Scotland as a nation would be more socialist and left-leaning than the current version of Britain it would be leaving behind and as I age into retirement I’d see that as a good thing, but it is still true that for a lot of younger Scots the brightest future for them lies along the road south to England and especially to the south-east and London. It’s the same with Ireland, of course, even during the Celtic Tiger era, and I don’t see that ending with independence.

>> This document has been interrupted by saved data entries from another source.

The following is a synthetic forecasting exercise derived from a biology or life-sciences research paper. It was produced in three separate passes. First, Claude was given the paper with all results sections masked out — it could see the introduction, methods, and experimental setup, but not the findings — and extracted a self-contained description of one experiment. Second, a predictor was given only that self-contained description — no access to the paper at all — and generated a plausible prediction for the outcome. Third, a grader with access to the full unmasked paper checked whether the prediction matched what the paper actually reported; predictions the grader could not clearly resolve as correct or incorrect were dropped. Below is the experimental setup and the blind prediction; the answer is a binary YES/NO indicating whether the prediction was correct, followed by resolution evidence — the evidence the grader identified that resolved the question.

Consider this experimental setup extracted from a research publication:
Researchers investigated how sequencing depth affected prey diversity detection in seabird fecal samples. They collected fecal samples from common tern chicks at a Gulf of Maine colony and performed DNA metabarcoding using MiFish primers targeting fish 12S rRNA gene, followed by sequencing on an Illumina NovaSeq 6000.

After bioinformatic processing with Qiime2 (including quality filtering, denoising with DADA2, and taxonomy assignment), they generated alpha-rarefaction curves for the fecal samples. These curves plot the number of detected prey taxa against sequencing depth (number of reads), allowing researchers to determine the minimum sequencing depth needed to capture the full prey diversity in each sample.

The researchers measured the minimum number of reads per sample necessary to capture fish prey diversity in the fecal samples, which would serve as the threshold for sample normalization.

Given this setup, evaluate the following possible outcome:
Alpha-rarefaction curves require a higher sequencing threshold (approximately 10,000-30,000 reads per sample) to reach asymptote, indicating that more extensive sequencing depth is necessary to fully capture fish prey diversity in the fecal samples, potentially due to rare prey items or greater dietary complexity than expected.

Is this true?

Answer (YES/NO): NO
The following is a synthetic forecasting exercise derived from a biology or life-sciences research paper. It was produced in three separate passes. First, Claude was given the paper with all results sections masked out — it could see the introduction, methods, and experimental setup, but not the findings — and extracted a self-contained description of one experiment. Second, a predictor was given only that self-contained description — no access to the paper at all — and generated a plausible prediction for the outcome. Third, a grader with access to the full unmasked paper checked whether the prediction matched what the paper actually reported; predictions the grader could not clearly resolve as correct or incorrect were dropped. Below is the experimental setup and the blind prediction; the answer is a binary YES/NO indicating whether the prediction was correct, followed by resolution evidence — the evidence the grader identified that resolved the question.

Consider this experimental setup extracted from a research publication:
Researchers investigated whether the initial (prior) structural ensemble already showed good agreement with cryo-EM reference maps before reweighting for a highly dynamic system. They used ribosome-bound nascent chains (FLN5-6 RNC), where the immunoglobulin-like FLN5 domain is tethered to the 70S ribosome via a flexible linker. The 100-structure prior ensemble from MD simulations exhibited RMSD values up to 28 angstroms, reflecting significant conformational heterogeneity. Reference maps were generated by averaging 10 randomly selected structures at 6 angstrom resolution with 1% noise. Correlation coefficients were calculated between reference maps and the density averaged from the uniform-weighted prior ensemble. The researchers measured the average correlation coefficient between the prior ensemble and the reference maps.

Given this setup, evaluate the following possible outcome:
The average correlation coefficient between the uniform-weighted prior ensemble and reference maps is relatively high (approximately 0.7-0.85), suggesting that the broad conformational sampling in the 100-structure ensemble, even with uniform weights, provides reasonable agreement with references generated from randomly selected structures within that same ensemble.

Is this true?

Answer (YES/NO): NO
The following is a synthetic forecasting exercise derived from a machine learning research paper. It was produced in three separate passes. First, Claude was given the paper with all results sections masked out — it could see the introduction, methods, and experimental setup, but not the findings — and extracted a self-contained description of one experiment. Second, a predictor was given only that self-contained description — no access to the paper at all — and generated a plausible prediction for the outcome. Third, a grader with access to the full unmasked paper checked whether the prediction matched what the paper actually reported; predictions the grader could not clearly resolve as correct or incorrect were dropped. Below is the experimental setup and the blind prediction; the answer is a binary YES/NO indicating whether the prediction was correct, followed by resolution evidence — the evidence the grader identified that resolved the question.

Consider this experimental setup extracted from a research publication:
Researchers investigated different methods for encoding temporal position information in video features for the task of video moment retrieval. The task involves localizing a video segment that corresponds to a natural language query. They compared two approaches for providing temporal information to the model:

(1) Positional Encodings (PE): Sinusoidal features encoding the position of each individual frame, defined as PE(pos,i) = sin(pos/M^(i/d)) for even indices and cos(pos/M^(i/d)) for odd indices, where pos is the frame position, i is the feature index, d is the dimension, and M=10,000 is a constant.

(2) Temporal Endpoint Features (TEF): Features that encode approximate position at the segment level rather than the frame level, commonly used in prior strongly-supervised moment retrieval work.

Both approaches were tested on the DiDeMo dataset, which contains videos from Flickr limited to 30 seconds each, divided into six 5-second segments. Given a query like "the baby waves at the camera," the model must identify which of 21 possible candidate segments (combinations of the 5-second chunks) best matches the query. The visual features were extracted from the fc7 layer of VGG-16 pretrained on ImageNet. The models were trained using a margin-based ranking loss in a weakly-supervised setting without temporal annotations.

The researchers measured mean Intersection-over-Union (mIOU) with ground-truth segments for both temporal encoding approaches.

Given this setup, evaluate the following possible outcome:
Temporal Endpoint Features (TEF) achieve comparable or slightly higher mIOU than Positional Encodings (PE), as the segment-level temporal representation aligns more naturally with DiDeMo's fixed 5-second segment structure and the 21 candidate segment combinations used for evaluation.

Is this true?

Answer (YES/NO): NO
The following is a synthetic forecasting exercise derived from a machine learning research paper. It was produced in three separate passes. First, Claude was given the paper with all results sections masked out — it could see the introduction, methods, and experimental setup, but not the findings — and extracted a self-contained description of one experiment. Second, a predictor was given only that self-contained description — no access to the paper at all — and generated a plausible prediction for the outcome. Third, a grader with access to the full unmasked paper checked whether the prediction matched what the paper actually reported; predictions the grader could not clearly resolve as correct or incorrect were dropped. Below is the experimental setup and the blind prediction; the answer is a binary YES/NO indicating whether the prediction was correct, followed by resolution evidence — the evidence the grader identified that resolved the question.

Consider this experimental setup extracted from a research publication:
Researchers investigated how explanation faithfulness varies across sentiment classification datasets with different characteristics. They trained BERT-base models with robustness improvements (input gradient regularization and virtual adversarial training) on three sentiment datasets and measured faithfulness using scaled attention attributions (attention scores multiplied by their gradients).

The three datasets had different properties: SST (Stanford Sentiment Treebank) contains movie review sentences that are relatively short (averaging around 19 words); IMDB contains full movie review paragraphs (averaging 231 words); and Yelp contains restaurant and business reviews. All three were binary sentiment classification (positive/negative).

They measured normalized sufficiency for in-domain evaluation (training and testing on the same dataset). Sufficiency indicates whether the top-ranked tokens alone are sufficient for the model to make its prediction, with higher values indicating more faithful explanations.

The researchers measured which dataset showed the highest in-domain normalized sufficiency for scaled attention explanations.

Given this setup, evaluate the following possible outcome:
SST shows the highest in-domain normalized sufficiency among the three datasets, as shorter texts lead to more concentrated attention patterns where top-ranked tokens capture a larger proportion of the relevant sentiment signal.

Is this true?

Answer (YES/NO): NO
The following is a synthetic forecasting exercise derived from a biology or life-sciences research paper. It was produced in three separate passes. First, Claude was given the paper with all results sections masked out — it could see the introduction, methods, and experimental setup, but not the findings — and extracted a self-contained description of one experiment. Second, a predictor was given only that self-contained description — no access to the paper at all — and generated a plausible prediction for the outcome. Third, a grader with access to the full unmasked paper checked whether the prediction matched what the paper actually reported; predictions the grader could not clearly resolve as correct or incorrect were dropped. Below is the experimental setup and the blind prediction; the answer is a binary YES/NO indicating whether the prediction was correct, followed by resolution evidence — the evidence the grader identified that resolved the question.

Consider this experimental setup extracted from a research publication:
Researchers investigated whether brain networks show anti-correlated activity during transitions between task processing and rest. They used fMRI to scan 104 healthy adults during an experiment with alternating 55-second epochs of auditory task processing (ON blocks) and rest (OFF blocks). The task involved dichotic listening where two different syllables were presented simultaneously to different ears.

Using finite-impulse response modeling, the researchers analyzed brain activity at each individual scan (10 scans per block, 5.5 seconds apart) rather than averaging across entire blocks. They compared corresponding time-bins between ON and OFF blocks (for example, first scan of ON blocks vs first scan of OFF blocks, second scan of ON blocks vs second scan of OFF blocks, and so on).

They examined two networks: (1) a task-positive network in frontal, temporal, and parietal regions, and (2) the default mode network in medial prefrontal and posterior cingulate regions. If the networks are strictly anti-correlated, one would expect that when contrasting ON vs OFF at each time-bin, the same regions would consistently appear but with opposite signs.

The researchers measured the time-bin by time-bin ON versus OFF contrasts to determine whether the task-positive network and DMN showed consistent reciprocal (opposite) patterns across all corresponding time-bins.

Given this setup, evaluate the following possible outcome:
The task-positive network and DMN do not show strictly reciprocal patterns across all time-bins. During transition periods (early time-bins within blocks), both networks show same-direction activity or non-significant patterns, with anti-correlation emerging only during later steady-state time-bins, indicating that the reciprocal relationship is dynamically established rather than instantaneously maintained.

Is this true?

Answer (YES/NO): YES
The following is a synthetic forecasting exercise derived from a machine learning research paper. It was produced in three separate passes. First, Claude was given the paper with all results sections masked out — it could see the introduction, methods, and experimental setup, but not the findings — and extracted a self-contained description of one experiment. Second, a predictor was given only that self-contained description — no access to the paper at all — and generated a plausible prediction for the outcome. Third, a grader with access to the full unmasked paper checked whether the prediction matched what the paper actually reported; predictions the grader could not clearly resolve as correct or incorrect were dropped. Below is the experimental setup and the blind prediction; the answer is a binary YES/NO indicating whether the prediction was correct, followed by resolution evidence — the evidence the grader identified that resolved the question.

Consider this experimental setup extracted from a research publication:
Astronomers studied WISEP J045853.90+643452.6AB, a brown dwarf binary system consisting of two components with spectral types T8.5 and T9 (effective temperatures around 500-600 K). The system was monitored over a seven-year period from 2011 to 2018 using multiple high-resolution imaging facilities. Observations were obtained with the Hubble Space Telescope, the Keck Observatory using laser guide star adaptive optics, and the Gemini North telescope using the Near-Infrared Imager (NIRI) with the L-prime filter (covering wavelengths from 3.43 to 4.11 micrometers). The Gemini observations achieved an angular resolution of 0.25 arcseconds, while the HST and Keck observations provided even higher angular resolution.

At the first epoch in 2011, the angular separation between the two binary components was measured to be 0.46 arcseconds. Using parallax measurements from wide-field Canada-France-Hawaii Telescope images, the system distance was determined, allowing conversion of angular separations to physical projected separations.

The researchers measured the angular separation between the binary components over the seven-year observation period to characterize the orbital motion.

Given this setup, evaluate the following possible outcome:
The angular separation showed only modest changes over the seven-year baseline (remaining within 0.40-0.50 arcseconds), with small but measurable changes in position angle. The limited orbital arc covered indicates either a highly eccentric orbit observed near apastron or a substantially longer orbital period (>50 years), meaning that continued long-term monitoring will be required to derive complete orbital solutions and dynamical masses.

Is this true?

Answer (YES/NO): NO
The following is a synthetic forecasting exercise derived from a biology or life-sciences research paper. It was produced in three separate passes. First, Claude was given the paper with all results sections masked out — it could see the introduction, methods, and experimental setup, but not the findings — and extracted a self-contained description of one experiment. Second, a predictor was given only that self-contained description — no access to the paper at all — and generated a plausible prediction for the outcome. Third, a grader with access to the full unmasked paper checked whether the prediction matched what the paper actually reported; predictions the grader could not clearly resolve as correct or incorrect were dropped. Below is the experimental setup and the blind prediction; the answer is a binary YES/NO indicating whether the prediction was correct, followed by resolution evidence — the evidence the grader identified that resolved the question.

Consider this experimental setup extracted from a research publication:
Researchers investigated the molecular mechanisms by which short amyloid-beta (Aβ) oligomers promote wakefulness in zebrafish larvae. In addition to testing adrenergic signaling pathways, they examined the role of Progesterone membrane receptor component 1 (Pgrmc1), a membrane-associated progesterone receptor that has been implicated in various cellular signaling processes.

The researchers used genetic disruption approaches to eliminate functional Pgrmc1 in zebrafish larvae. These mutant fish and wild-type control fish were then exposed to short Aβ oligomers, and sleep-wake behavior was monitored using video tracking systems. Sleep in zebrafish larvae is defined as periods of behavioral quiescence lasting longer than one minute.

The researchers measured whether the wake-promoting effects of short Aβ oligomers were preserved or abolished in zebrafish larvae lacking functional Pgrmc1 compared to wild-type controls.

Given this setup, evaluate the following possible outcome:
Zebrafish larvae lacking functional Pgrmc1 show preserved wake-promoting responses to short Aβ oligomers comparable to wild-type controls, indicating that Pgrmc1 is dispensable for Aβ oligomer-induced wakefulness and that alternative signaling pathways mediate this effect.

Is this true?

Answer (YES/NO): NO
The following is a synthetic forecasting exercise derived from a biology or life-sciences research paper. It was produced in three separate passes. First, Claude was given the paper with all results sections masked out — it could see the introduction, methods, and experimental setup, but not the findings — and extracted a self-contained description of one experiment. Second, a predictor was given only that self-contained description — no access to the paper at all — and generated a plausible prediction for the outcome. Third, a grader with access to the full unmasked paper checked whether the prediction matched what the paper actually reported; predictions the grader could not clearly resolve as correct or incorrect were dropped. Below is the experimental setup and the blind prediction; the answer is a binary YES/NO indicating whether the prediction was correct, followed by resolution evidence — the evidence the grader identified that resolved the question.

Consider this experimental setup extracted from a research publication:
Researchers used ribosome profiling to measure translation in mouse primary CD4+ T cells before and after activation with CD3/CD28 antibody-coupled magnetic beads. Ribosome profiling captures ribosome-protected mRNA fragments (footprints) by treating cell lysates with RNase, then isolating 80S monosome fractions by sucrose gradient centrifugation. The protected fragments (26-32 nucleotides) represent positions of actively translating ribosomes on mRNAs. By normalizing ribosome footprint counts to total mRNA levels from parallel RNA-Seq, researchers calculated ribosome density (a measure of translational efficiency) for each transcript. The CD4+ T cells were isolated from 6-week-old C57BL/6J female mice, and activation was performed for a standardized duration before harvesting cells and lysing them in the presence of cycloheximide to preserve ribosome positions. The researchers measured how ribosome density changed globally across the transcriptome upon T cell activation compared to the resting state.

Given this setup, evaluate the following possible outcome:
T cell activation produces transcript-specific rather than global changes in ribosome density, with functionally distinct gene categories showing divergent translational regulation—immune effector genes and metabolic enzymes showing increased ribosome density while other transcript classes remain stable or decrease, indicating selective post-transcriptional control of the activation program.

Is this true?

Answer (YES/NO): NO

We’ve got some oil and gas left and in theory we’ve got renewables (hydro, wind and tidal mostly, you can forget about solar this far north) but as the subsidies start to come off renewables on the presumption that after a decade or so such technologies are now mature and commoditised more and more energy projects are being abandoned as not financially viable while at the same time folks are screaming about the ever-increasing costs of energy for heating and lighting. There are other Scottish cash-cows such and finance and education to create local wealth and pay for a social state (pensions, healthcare etc.) but whether they can produce ENOUGH wealth to keep the lights on is another matter.
If you’re interested ask me later how my decision is firming up and when the referendum is held ask me how I voted.
Oh, and it’s Rabbie Burns, I never heard him called Robbie in my life. Sir Walter Scott was the posher face of literary Scotland and he’s got the fancy monument along Princes Street in Edinburgh. The Burns memorial is much smaller and a bit off the beaten track but it has a better view across the valley over Holyrood to Arthur’s Seat, and we don’t celebrate Scott’s Night for good reason.
noodler
UK Embassies all over the world host a burns nite for the diplo community. it’s really quite something in a 3rd world garden spot. ours was Thursday. Really great time.
mclaren
Especially appropriate, given the vast mass of “wee, sleekit, tim’rous beasties” misnamed Democrats who inhabit this forum.